Katarzyna Koziarz:To był wspaniały gol, poprzedzony ponad 40-metrowym rajdem wykonanym w 5 sekund.
Kaka: 5 sekund, jest pani pewna? Całą tę akcję wykonałem instynktownie i udało się. Jestem bardzo zadowolony, bo gram dobrze i jestem w świetnej formie fizycznej. To dzięki temu byłem w stanie przebiec z piłką przy nodze przez prawie całe boisko i potem strzelić gola. To moja pierwsza bramka w Lidze Mistrzów w 2007 roku, więc tym bardziej ją cenię. Rozgrywki Champions League przynoszą co roku nowe wspaniałe emocje.

Wspaniałe szczególnie dla pana, bo podarował pan swojej drużynie awans do ćwierćfinału.

To rzeczywiście nadzwyczajne uczucie. Od początku wiedzieliśmy, że to bardzo ważny dla nas mecz. Nastawialiśmy się od pierwszej minuty na ciężką walkę, wiedzieliśmy, że zwycięstwo nie przyjdzie nam łatwo. I rzeczywiście tak było. Cieszyliśmy się po zakończeniu spotkania ogromnie.

Ale droga do finału jeszcze daleka. Czy Milan ma szanse walczyć o najcenniejsze w Europie trofeum?

To oczywiste. Gdybyśmy w to nie wierzyli, nie awansowalibyśmy do ćwierćfinału. Atutem Milanu jest wielkie doświadczenie w Lidze Mistrzów.

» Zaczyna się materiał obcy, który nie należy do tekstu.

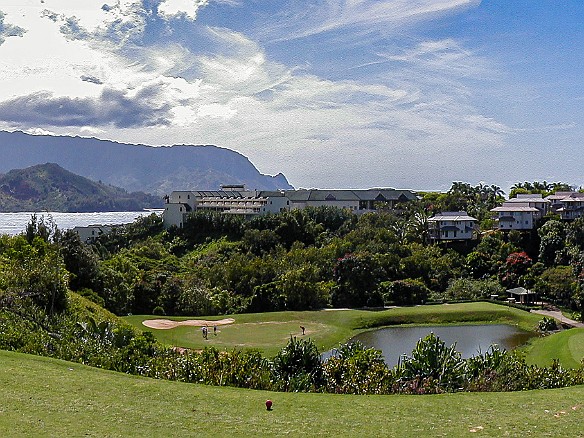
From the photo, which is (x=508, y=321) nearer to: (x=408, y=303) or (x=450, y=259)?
(x=408, y=303)

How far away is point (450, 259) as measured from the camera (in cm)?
5872

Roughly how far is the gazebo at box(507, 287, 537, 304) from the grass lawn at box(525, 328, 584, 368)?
552 inches

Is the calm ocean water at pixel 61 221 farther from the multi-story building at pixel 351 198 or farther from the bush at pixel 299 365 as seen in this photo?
the bush at pixel 299 365

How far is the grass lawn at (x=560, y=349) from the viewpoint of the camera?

Ważne też, że w Serie A straciliśmy już szanse na tytuł i możemy w pełni skoncentrować się na meczach pucharowych.

Z Champions League odpadło już wiele słynnych klubów, takich jak Real Madryt, Barcelona czy Inter Mediolan.

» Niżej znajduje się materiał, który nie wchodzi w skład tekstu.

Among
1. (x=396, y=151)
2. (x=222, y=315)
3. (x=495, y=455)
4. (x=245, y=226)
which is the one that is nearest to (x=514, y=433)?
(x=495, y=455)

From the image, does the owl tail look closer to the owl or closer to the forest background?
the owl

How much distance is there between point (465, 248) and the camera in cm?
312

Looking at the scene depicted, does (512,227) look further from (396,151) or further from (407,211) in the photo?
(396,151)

To znaczy, że pozostały jeszcze lepsze od nich, skoro udało im się wyeliminować takich potentatów.

Wracając do meczu z Celtikiem. Strzelał pan wielokrotnie na bramkę rywali i dopiero za jedenastym razem pokonał pan Artura Boruca.

Piłkarze Celticu walczyli z niesamowitą zaciekłością. Nic dziwnego, że mecz został rozstrzygnięty dopiero w dogrywce. A to, że tak długo nie udawało nam się strzelić gola, wynikało ze znakomitej postawy bramkarza rywali. Czasami też mieliśmy pecha, bo jak inaczej można nazwać dwa trafienia w poprzeczkę? Ja jednak zawziąłem się, że muszę strzelić tego gola. Wiedziałem, że mimo dobrej postawy Boruca piłka musi wreszcie znaleźć się w siatce.